December 06, 1995|By Andrea F. Siegel | Andrea F. Siegel,SUN STAFF
School Superintendent Carol S. Parham wants to let citizens' groups suggest the best way to redraw the boundaries for two school feeder systems.
Usually, the superintendent makes boundary recommendations to the school board at the first board meeting in December.
Instead, Dr. Parham will ask the board at today's meeting to consider creating two advisory panels.
Thomas W. Rhoades, director of program planning, said the superintendent took the approach because the administration hopes to draw community members into the redistricting process.
One group would recommend school boundaries for the Annapolis High School feeder system. The other group would tackle the question of which students to move from crowded George Fox Middle School -- the only school feeding Northeast High -- to Chesapeake Middle School in the Chesapeake High feeder system.

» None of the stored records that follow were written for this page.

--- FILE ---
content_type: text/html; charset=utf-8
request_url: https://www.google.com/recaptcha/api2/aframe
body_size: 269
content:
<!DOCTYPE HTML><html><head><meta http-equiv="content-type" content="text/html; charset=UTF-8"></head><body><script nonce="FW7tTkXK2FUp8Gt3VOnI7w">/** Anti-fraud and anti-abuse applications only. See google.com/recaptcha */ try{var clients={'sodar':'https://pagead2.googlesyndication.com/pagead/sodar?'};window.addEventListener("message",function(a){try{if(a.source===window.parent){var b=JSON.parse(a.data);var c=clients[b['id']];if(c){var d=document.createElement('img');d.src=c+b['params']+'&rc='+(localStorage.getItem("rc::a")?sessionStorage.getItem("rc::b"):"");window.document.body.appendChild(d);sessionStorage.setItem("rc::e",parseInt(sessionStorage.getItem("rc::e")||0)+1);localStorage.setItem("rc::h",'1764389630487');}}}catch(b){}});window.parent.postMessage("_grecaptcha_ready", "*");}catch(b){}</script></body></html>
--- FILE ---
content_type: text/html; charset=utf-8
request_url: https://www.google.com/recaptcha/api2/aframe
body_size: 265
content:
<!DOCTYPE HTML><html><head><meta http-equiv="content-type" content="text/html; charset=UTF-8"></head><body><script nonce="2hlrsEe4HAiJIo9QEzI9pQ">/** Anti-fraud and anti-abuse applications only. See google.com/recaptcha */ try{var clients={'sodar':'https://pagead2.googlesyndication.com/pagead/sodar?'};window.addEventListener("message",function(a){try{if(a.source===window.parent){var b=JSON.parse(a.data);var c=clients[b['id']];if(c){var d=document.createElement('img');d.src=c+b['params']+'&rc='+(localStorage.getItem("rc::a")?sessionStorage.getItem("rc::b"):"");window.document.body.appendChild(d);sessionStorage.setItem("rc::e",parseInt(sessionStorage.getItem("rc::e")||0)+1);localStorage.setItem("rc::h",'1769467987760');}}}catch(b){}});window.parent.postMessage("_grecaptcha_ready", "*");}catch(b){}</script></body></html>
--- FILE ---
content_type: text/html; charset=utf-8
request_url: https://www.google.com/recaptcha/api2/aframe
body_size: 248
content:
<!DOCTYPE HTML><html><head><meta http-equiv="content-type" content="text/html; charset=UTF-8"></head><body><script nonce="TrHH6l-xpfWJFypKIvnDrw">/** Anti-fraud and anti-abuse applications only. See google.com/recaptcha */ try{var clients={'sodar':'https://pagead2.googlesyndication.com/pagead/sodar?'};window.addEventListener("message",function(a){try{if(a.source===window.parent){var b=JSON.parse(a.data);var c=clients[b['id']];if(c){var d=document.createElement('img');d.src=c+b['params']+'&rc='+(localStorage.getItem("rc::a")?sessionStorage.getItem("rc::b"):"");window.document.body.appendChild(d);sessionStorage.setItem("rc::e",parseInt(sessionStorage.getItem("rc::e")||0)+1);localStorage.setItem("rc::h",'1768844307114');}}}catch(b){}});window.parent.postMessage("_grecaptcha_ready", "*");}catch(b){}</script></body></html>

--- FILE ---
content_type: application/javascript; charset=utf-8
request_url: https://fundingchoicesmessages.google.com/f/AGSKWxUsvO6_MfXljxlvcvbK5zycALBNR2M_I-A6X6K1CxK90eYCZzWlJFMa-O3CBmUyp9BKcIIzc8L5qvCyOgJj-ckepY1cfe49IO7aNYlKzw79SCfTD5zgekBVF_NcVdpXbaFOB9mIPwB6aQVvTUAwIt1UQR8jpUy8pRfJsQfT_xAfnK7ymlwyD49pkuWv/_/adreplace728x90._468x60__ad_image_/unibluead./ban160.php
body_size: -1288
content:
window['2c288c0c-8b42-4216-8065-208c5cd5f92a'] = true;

The group drafting a plan for Annapolis redistricting might find itself trying to balance a neighborhood's request against the cost to taxpayers.
Renovating and reopening Adams Park Elementary -- as sought by citizens -- as part of the Annapolis High feeder system would cost the county $5.9 million. The state, which usually pays toward school construction, will not give the county money toward Adams Park because there is adequate room for students from the area.

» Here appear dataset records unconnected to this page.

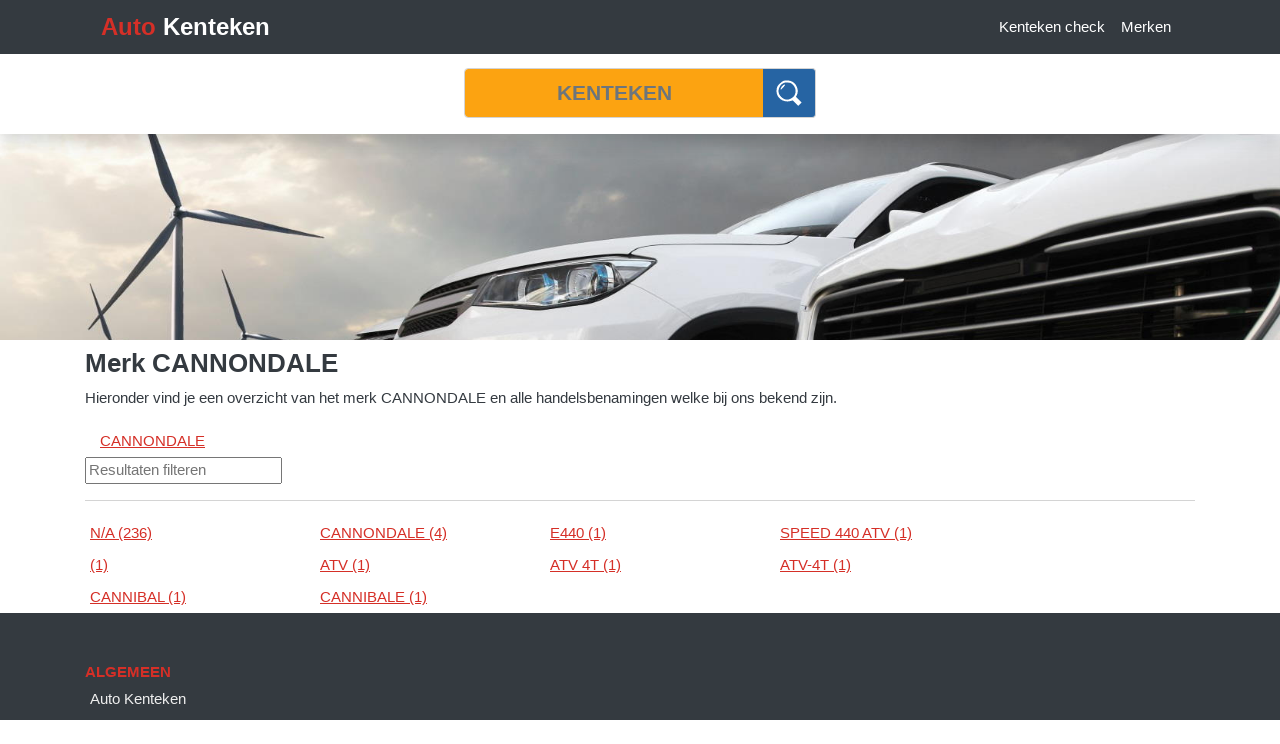

--- FILE ---
content_type: text/html; charset=utf-8
request_url: https://www.autokenteken.nl/merk/Cannondale
body_size: 2233
content:
<!DOCTYPE html>
<html lang="nl">
<head>
    <meta charset="utf-8" />
    <meta name="viewport" content="width=device-width, initial-scale=1.0">
    <meta name="author" content="Databot">
    <title>Merk CANNONDALE</title>
    <meta name="description" content="Hieronder vind je alle handelsbenamingen van het merk CANNONDALE." />
    <meta name="keywords" content="CANNONDALE,merk,merk CANNONDALE" />
    <link rel="apple-touch-icon" sizes="180x180" href="/apple-touch-icon.png">
    <link rel="icon" type="image/png" sizes="32x32" href="/favicon-32x32.png">
    <link rel="icon" type="image/png" sizes="16x16" href="/favicon-16x16.png">
    <link rel="manifest" href="/site.webmanifest">
    <link rel="mask-icon" href="/safari-pinned-tab.svg" color="#d52f27">
    <meta name="msapplication-TileColor" content="#d52f27">
    <meta name="theme-color" content="#d52f27">

    <script async src="https://www.databot.nl/Scripts/cookieconsent.latest.min.js"></script>
    <script async src="https://www.googletagmanager.com/gtag/js?id=UA-45544458-1"></script>
    <script>
        window.dataLayer = window.dataLayer || [];
        function gtag() { dataLayer.push(arguments); }
        gtag('js', new Date());

        gtag('config', 'UA-45544458-1');
    </script>

    <meta property="og:site_name" content="Auto kenteken">
    <meta id="ogTitle" property="og:title" content="Merk CANNONDALE">
    <meta id="ogDescription" property="og:description" content="Hieronder vind je alle handelsbenamingen van het merk CANNONDALE.">
    <meta property="og:type" content="website" />
    <meta property="og:image" content="https://www.autokenteken.nl/Content/image/autokenteken.png">
    <meta property="og:url" content="https://www.autokenteken.nl/merk/Cannondale">

    <link href="/Content/css?v=JmwwIAMwnLkOX7_ScrK98fD_4YFUluoVFrGxw0Y-nJs1" rel="stylesheet"/>

    
</head>
<body>
    <nav class="navbar-dark bg-dark fixed-top">
        <div class="container min">
            <div class="navbar navbar-expand-sm">
                <a class="navbar-brand mr-0 font-weight-bold mr-auto" href="/"><span class="color-default">Auto</span> Kenteken</a>
                <button class="navbar-toggler" type="button" data-toggle="collapse" href="#collapseExample" data-target="#navbarResponsive" aria-controls="navbarResponsive" aria-expanded="false" aria-label="Toggle navigation">
                    <span class="navbar-toggler-icon"></span>
                </button>
                <div class="collapse navbar-collapse" id="navbarResponsive">
                    <hr />
                    <ul class="navbar-nav ml-auto">
                        <li class="nav-item">
                            <a class="nav-link" href="/check">Kenteken check</a>
                        </li>
                        <li class="nav-item">
                            <a class="nav-link" href="/merken">Merken</a>
                        </li>
                    </ul>
                </div>
            </div>
        </div>
    </nav>

    <div id="nav-search" class="no-print p-3 nav-search bg-white shadow">
        <div class="container">
            <form action="/Search" class="form-inline mx-auto" method="get">    <div class="input-group mx-auto kenteken-search flex-nowrap">
        <input type="text" name="kenteken" class="form-control form-kenteken" placeholder="Kenteken" aria-label="Kenteken">
        <div class="input-group-append">
            <button class="btn btn-search" type="submit" title="Search">
                <img src="/Content/image/icon/zoeken.svg" alt="Op kenteken zoeken" />
            </button>
        </div>
    </div>
</form>
        </div>
    </div>

    <!-- Header with Background Image -->
    <header class="no-print default-header">
    </header>

    <div class="container body-content my-2">
        


<h1>Merk CANNONDALE</h1>

<p>
    Hieronder vind je een overzicht van het merk CANNONDALE en alle handelsbenamingen welke bij ons bekend zijn.
</p>

<div class="row header-box">
    <div class="col">
        <a href="/Merk/Cannondale">CANNONDALE</a>
    </div>
</div>

    <input id="filter" type="text" placeholder="Resultaten filteren" />
    <hr />
    <div class="link-list">
<a href="/handelsbenaming/CANNONDALE/N-A">N/A (236)</a><a href="/handelsbenaming/CANNONDALE/CANNONDALE">CANNONDALE (4)</a><a href="/handelsbenaming/CANNONDALE/E440">E440 (1)</a><a href="/handelsbenaming/CANNONDALE/SPEED-440-ATV">SPEED 440 ATV (1)</a><a href="/handelsbenaming/CANNONDALE"> (1)</a><a href="/handelsbenaming/CANNONDALE/ATV">ATV (1)</a><a href="/handelsbenaming/CANNONDALE/ATV-4T">ATV 4T (1)</a><a href="/handelsbenaming/CANNONDALE/ATV-4T">ATV-4T (1)</a><a href="/handelsbenaming/CANNONDALE/CANNIBAL">CANNIBAL (1)</a><a href="/handelsbenaming/CANNONDALE/CANNIBALE">CANNIBALE (1)</a>    </div>

        <p>&nbsp;</p>
    </div>

    <!-- Footer -->
    <footer class="py-5 bg-dark">
        <div class="container">
            <div class="row no-print">
                <div class="col-sm">
                    <div class="font-weight-bold text-uppercase color-default">Algemeen</div>
                    <ul class="list-bottom">
                        <li>
                            <a href="/">Auto Kenteken</a>
                        </li>
                        <li>
                            <a href="/check">Kenteken check</a>
                        </li>
                        <li>
                            <a href="/merken">Merken</a>
                        </li>
                        <li>
                            <a class="" href="/laatst-bekeken">Laatst bekeken kentekens</a>
                        </li>
                    </ul>
                </div>
            </div>
            <hr class="clearfix w-100">
            <p class="m-0 text-center text-white">Copyright &copy; Auto kenteken</p>
        </div>
    </footer>

    <script src="/bundles/jquery?v=9ktsOtIo0upvJP7-7FiXuOoOJe58RLFJ__wIRPL2vGo1"></script>

    <script src="/bundles/site?v=7LwIseVT0U62SzmxsJ9cV9pXRmQIAxubgNP3RJlQos81"></script>

    
</body>
</html>

--- FILE ---
content_type: image/svg+xml
request_url: https://www.autokenteken.nl/Content/image/icon/zoeken.svg
body_size: 703
content:
<?xml version="1.0" standalone="no"?>
<!DOCTYPE svg PUBLIC "-//W3C//DTD SVG 20010904//EN" "http://www.w3.org/TR/2001/REC-SVG-20010904/DTD/svg10.dtd">
<svg version="1.0" xmlns="http://www.w3.org/2000/svg" width="65.000000pt" height="65.000000pt" viewBox="0 0 65.000000 65.000000" preserveAspectRatio="xMidYMid meet">
  <g transform="translate(0.000000,65.000000) scale(0.100000,-0.100000)" fill="#fff" stroke="none">
    <path d="M200 608 c-19 -7 -60 -37 -91 -68 -49 -48 -58 -64 -69 -114 -40 -192 136 -343 332 -284 l39 11 64 -63 65 -64 40 39 40 39 -66 67 -66 66 16 31 c56 107 10 254 -99 318 -53 30 -147 41 -205 22z m197 -74 c86 -69 107 -186 49 -274 -31 -48 -110 -90 -166 -90 -78 1 -167 70 -191 149 -25 84 19 188 98 231 30 16 53 20 105 17 57 -2 72 -7 105 -33z"/>
    <path d="M171 488 c-31 -32 -49 -73 -38 -85 8 -7 106 100 100 110 -9 15 -32 6 -62 -25z"/>
  </g>
</svg>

And unless it draws students from outside the immediate, predominantly black area, Adams Park might be a segregated school.

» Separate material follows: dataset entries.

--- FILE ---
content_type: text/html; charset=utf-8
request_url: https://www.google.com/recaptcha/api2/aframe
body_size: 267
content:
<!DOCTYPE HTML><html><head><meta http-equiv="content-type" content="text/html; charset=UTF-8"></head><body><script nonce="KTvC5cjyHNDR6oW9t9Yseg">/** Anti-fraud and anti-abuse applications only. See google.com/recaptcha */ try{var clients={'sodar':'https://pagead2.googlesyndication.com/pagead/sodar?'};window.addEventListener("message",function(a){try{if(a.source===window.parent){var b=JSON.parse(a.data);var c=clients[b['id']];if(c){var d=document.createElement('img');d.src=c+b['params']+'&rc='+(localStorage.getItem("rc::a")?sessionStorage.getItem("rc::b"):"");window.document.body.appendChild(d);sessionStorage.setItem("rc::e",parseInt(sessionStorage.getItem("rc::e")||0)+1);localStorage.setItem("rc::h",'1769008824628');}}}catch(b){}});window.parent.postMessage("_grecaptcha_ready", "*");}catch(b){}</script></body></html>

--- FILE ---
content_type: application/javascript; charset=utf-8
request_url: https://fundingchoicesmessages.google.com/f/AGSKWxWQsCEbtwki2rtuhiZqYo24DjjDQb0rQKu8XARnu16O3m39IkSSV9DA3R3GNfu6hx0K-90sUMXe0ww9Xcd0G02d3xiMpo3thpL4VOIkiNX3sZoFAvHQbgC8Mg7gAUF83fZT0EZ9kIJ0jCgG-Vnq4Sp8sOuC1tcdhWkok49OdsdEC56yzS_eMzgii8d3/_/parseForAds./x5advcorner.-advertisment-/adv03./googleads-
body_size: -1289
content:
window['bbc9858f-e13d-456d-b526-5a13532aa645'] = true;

But community leaders believe renovating and opening Adams Park will help revitalize the Clay Street corridor, a neighborhood near the state capital.
The County Council has asked to see proposed boundaries before it spends any money. If approved, Adams Park would reopen in 1998 or 1999.
A proposal to relieve crowding at George Fox Middle School by shifting Riviera Beach or Sunset elementary school students to Chesapeake Middle School was opposed by parents of all the schools.
The Pasadena peninsula is likely to see more than 1,000 new homes in the next few years.
"I am perplexed by what we are doing in the Pasadena corridor in terms of what we need for space," said board member Thomas Twombly, who represents the Pasadena area. "I know that Riviera Beach did not like the idea of moving to Chesapeake Middle. So propose something else."